#### PROBLEM STATEMENT
Answer these questions from the notebook excerpt below:
(a) Which two properties of electrons and muons can the detectors distinguish?
(b) From what file path is the dataset loaded?
(c) What collective name does it give to electrons and muons?

#### SOURCE EXCERPT
Our detectors can distinguish charge ($e^+$ versus $e^-$) and flavor ($e$ versus $\mu$), but a collision event may have more electrons or muons than the ones that came from Higgs or Z decays. The challenge will be to iterate through these collections to reconstruct Higgs candidates without double-counting or under-counting.

## Getting data, building objects

Since this is a new notebook, we need to import the packages we'll be using and load the data.

In [1]:
import json

import numpy as np
import vector

dataset = json.load(open("../data/SMHiggsToZZTo4L.json"))

def to_vector(particle):
    return vector.obj(
        pt=particle["pt"],
        eta=particle["eta"],
        phi=particle["phi"],
        mass=particle["mass"],
    )

Let's make one collection of electrons and muons (collectively called "leptons") from one event as a list of Python dicts.

(In general, it would be better to use Python classes than Python dicts, since classes can be constrained with type annotations, but we won't be using classes or Python typing in any of the next Python lessons, so I won't introduce them here, either.)

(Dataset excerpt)

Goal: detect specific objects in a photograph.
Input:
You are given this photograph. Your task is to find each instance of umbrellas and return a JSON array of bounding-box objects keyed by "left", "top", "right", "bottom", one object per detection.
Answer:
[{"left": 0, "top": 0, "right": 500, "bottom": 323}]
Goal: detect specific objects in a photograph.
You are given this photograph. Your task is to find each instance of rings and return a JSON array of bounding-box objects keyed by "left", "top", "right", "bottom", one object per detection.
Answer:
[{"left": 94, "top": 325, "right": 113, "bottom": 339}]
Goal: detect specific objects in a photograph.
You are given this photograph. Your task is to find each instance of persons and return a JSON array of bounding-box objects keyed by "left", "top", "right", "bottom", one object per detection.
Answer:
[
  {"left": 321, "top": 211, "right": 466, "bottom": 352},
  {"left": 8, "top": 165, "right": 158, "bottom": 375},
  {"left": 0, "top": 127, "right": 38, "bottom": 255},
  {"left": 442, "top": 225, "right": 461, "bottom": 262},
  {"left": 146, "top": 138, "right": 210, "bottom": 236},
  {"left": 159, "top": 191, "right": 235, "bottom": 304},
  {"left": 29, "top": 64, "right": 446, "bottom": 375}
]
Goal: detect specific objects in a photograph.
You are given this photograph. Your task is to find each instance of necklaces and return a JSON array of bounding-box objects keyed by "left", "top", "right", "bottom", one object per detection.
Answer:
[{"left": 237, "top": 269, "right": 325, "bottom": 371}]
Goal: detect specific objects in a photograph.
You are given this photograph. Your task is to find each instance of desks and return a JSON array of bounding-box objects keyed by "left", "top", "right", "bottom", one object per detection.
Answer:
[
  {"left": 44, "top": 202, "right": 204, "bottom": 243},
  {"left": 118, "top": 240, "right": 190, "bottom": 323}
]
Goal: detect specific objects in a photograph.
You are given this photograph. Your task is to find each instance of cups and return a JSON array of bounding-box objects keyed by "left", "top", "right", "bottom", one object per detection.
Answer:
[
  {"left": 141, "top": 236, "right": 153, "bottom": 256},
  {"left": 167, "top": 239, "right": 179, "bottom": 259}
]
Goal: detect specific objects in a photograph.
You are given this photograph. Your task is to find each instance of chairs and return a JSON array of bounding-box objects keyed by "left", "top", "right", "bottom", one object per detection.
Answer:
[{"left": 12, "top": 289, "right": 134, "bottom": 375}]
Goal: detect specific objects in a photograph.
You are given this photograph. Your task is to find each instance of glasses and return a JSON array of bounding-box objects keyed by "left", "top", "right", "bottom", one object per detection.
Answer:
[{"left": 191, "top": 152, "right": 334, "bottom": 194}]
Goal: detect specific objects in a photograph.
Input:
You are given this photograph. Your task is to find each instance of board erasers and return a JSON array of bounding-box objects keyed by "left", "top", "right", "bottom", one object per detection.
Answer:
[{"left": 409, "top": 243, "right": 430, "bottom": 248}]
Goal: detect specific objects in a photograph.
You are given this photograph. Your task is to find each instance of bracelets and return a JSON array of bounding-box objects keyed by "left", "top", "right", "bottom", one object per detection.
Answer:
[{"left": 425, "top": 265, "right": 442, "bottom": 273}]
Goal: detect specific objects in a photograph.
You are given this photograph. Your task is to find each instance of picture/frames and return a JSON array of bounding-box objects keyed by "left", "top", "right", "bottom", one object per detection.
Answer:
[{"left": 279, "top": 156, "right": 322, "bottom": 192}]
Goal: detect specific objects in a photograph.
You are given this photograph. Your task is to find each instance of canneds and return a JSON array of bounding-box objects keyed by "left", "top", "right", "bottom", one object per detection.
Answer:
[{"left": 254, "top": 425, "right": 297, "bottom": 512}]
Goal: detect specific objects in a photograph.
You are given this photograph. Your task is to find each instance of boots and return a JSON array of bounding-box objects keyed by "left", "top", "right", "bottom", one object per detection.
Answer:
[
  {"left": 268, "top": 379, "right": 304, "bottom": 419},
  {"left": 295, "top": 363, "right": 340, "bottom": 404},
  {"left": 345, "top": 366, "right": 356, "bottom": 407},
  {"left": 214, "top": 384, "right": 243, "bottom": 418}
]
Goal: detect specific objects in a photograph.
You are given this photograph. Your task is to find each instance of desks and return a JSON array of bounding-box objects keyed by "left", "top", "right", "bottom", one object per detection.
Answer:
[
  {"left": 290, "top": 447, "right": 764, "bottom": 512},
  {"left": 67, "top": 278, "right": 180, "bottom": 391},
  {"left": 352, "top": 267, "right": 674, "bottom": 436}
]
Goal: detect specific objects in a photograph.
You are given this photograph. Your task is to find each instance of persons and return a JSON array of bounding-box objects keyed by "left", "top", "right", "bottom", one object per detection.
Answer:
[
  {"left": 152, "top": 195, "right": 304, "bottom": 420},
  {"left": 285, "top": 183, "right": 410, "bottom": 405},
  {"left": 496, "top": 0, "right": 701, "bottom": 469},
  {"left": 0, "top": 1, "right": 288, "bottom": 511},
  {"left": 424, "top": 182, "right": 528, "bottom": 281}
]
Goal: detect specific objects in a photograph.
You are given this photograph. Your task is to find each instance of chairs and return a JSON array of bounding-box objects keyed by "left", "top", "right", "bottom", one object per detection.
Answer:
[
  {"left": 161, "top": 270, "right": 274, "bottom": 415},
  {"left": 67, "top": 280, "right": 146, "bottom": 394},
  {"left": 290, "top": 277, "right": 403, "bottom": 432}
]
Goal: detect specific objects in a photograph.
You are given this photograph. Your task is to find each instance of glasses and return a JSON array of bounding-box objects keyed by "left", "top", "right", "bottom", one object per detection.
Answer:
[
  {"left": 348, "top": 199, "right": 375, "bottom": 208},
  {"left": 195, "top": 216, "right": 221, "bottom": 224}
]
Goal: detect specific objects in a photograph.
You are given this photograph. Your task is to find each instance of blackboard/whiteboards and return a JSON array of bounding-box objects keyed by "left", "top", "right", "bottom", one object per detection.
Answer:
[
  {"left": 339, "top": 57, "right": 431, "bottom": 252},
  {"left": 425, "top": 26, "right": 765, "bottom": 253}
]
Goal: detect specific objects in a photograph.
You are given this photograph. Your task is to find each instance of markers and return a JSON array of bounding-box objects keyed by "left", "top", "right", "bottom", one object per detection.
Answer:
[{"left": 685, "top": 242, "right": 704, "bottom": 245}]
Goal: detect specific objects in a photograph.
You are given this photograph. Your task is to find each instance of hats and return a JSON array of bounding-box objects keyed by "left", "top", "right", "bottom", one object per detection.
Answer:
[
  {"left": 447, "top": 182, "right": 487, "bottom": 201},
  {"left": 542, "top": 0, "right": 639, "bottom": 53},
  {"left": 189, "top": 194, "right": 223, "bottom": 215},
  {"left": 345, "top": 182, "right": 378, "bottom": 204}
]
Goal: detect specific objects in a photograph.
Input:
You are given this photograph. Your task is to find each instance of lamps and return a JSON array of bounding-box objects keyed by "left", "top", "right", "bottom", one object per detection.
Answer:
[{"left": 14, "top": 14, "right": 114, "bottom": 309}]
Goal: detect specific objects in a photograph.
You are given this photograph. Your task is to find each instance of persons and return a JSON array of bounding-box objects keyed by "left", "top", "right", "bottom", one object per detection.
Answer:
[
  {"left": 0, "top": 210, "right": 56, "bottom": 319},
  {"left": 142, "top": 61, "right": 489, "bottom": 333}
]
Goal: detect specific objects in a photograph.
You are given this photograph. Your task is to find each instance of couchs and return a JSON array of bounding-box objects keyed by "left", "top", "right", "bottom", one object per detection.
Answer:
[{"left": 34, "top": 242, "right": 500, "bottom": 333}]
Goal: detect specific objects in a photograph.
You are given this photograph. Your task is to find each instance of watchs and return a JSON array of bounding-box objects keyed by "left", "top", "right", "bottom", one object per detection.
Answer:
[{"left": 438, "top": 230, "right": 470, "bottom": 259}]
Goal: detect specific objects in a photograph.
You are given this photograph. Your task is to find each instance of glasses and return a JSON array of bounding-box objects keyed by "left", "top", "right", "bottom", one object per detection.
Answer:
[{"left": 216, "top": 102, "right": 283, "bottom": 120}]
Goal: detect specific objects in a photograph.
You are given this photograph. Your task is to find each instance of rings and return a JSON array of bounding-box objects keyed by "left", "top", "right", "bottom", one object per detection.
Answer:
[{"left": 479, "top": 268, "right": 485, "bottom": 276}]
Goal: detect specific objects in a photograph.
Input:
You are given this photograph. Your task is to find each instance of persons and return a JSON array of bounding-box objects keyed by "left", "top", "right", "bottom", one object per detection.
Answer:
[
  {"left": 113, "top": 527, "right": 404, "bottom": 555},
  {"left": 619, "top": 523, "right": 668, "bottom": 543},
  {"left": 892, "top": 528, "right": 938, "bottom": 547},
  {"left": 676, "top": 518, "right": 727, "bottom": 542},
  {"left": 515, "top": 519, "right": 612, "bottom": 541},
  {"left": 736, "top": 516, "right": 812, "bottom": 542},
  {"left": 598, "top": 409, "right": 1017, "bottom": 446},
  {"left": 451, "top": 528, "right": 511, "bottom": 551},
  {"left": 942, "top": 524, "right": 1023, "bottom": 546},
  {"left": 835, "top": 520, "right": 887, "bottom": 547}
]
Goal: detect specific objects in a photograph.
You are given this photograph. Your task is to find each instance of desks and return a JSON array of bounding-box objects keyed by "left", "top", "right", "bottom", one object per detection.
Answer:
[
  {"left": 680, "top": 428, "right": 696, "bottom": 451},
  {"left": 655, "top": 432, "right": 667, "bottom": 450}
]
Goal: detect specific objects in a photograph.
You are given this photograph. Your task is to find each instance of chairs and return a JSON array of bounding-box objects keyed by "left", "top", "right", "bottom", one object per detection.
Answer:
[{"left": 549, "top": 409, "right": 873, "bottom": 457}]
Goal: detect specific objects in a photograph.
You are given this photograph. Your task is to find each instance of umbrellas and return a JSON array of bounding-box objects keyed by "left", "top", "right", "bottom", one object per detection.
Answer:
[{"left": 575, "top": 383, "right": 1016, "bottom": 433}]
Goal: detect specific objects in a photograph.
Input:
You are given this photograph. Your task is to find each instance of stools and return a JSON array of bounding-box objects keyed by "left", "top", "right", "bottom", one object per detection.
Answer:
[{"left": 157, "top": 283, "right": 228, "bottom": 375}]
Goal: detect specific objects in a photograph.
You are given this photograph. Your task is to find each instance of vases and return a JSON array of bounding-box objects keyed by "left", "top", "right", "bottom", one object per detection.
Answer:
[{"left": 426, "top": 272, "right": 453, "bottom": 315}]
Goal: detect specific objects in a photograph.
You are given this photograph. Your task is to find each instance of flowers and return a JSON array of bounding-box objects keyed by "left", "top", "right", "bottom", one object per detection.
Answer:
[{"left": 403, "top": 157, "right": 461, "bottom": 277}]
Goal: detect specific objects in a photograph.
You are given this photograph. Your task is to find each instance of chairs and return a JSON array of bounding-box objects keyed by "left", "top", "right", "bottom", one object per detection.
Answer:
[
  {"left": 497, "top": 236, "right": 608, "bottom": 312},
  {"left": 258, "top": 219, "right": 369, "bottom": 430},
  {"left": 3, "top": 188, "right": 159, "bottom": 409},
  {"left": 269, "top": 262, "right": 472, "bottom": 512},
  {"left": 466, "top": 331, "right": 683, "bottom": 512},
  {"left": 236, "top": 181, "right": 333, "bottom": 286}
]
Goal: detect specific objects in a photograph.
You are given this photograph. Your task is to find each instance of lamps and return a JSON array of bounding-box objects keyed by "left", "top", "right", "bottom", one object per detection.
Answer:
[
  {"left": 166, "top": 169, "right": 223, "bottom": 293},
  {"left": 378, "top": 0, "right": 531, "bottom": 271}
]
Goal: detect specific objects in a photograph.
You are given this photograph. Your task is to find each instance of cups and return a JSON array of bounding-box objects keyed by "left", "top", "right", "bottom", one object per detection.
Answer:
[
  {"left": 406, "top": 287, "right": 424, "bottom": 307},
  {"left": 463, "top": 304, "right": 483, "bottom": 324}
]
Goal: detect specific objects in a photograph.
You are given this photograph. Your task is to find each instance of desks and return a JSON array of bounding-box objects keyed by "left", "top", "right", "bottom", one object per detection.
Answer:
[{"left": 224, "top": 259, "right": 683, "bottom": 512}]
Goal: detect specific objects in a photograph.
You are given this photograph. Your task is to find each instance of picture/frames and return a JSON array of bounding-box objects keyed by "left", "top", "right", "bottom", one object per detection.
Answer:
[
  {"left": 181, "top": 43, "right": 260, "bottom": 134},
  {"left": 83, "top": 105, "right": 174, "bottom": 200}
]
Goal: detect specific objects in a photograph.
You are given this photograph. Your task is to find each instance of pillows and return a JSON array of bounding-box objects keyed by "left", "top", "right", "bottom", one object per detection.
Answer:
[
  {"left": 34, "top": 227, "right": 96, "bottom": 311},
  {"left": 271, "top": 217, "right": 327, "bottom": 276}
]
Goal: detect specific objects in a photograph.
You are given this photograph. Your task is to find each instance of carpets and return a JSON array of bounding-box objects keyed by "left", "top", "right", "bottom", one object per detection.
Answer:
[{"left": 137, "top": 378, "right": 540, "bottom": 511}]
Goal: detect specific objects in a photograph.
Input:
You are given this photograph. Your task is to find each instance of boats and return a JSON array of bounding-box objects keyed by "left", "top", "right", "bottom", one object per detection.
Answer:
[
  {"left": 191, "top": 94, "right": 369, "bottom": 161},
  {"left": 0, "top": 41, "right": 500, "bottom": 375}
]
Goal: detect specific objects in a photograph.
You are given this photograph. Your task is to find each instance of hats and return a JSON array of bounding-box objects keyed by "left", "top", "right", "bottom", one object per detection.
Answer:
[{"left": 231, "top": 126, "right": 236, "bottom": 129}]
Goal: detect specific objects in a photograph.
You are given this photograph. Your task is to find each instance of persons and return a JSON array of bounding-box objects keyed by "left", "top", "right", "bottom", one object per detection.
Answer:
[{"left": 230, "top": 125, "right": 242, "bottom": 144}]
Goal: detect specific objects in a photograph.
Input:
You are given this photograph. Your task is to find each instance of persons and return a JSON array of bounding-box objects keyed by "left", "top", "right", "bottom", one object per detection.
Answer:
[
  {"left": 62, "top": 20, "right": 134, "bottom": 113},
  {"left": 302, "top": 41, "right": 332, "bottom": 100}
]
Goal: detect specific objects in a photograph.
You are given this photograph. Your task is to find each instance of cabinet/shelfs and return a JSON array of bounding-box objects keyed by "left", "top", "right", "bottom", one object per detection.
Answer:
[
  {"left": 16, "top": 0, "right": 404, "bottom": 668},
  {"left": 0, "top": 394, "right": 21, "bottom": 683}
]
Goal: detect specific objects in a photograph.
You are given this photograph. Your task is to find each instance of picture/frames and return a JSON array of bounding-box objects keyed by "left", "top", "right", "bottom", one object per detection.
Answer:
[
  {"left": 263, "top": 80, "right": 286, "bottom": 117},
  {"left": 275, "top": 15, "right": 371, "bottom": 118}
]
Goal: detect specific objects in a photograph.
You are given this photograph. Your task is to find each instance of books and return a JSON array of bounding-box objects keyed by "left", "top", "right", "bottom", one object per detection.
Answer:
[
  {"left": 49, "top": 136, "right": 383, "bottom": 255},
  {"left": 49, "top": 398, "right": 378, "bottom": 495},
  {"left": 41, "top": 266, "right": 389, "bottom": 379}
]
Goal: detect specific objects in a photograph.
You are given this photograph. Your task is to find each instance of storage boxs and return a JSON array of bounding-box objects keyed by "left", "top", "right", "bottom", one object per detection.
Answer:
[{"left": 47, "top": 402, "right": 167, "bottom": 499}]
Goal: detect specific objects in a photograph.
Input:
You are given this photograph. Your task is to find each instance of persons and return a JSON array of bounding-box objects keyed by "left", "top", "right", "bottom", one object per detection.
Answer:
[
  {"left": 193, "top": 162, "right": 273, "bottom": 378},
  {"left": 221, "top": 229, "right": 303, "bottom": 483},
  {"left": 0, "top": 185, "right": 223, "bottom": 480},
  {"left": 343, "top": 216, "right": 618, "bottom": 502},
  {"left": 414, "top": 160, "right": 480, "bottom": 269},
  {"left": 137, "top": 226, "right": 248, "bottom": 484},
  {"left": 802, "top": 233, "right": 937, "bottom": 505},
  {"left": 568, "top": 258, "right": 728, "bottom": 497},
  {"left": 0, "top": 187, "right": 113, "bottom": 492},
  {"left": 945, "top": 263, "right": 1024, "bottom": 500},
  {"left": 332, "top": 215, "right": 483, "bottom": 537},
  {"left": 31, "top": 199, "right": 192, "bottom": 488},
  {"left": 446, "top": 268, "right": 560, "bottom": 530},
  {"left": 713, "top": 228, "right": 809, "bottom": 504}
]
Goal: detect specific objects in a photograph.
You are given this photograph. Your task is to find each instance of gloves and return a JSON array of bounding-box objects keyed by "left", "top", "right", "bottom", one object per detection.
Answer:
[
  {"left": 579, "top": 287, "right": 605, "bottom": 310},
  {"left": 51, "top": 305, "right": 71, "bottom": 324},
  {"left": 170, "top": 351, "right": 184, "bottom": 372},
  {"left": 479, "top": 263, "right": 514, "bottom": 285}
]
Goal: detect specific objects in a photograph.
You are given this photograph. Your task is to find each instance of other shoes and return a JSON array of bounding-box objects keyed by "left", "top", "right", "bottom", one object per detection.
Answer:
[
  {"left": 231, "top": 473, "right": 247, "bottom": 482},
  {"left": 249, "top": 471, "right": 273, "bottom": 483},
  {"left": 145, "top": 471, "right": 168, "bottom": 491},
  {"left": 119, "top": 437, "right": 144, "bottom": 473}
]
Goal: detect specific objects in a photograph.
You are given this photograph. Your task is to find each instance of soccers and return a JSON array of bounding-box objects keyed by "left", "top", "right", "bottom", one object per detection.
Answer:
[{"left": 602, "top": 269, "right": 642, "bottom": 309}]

#### FINAL RESULT
(a) Charge ($e^+$ versus $e^-$) and flavor ($e$ versus $\mu$).
(b) "../data/SMHiggsToZZTo4L.json"
(c) Leptons.